Exercise tasks —
1. Quote the Casa Grande text below word for word, starting at "On our way to" and ending at "in Tonto NF.".
2. Extend the Casa Grande travel account below past its final sentence, keeping the same voice.

Supplied text —
···

Casa Grande Ruins National Monument contains an imposing 4-storey building dating from the late Hohokam period, probably 14th century and contemporary with other well preserved ruins in Arizona such as the Tonto and Montezuma Castle monuments. It is situated in the flat plain of central Arizona in between the Gila and Santa Cruz rivers, just north of Coolidge and about 15 miles from the larger town of Casa Grande. The structure was once part of a collection of settlements scattered along the Gila River and linked by a network of irrigation canals. The area has a low elevation and hence is very hot - often over 110°F for several months in the summer. During spring, this part of Arizona is sometimes the hottest place in the whole USA, and even in winter, daytime temperatures can reach 80°F.
On our way to Casa Grande we encountered some neat flora & fauna as we passed through Tonto National Forest and the Pima-Maricopa Indian Reservation just east of Mesa and Scottsdale.
A creek bottom near Roosevelt Lake Recreation area in Tonto NF.
It was a breezy day and around 80 when we visited Casa Grande. We drove through the quaint little restored town of Florence. Would like to return here sometime and do their town walking tour. The Monument is a remarkable piece of our prehistoric history, when you learn that it was the largest known structure. It was 60' x 40' and 40 feet tall, and stood within a bound compound of approx 200' x 500', and this compound was part of several compounds and pit houses that comprised a community of the Hohokam people and their way of communal life.

···

Information provided —

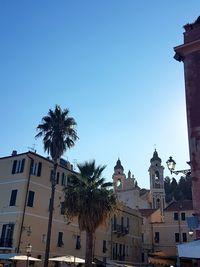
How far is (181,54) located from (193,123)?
13.5 ft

···

Answers provided —
1.
On our way to Casa Grande we encountered some neat flora & fauna as we passed through Tonto National Forest and the Pima-Maricopa Indian Reservation just east of Mesa and Scottsdale.
A creek bottom near Roosevelt Lake Recreation area in Tonto NF.

2.
One of the smaller buildings near the main house.
Some of the folks in our tour group, with the Ranger on the left and Miss Nancy on the right.
The Ranger with the main house in the background.
An iside wall view that shows the details of the remnants of where the small logs were laid as the building went up. The Indians used the "Ciliche" that was abundant in the area. Ciliche was the concrete like substance that lay a one to three feet below the desert surface and was harvested and remanufactured as mud for the construction of the house.
In order to provide some protection from the rain (what little they get), the NP Service in 1932 built the large shelter over the Monument. It has done fairly well without shelters when you think about though, as it has been standing here for nearly a thousand years.
One of the entrances to the house.
This smaller adobe was at the southwestern corner of the compound.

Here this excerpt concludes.